A Study showed that cat hairballs had a high fat content and adding a food grade emulsifier helps reduce the size and the formation of hairballs. Purina Nesle was involved in this research along with the University of Wisconsin-Madison. They use soy Lecithin a common human food emulsifier. Read about the cat hairball study here
A third strategy is to feed a small amount of some commercial hairball formula. Typically it is a vaseline or mineral oil type base that is flavoured. A small amount is squeezed out of the tube and placed on the cats paw or nose. The cats licks it off and the lubrication helps pass the hair. Vaseline and Mineral oil based solutions can interfere with vitamin A, so if you use this regularly add a supplement to kitty's diet. These products act as mild laxatives and speed things along.
Any other way of reducing hairballs?
Exercise can also improve well-being including fewer hairballs. As exercise helps human it also improves the cat's digestion and reduces hairballs. Keeping your cat active can also distract an obsessive groomer.
It's difficult to explain to an animal that sleeps 15 hours a day that exercise is necessary but you can usually convince them to play.
What if the cats can't seem to get rid of a hairball?

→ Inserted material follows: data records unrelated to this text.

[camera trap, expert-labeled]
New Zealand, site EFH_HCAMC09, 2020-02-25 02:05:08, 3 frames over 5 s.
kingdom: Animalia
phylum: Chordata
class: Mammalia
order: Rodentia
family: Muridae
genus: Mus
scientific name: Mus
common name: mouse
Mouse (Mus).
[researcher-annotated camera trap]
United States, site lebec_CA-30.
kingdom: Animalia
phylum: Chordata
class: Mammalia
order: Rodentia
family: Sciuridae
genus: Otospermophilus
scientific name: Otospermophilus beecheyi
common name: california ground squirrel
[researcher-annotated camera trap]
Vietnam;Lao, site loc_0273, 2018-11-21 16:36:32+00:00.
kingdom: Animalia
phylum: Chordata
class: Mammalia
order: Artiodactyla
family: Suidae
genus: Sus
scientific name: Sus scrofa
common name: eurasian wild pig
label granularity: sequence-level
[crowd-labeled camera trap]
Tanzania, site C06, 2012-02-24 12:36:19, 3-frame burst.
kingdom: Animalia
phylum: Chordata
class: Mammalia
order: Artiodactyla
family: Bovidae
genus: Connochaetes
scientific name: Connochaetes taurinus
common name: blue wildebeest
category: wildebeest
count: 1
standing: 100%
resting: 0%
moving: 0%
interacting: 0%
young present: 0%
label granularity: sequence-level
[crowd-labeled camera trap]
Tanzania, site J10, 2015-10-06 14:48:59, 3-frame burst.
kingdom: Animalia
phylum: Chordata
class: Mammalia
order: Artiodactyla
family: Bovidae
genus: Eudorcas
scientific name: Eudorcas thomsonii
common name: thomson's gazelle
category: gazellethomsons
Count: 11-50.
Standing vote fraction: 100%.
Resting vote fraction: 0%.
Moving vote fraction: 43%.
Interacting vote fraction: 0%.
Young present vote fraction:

A cat that hacks and goes through the motions of bringing up a hairball but can't seem to get it out might need help. If this goes on for longer than expected, or if your cat is not eating or is listless or if he has diarrhea or constipation you should pack him off to the vets.
My cat Jenny had a bout of serious hair balls. I took her to the vet because she was very crampy, crying and lying on her side. She had diarrhea and most surprising for Jenny, she did not want to eat. She was also very pukey. The vet checked her out and found she had a significant lump of hair stuck in her rectum. He said she was IMPACTED. She also had gas and odd stuff in her stomach. He took out as much as he could, gave her an easy to digest food, treated her with antibiotics to deal with symptoms of a mild infection, treated her for dehydration, gave her a prescription of acid reducer and sent her home. It took some time for Jenny to get over her illness. She seems fine now. This summer, all my cats have been shedding an awful lot more than usual. That might also have added to the problem. Jenny is a very diligent groomer and keeps herself spotlessly clean.
This article is provided for information only. It is not to be used instead of consulting a VET. If your kitty is sick get some help.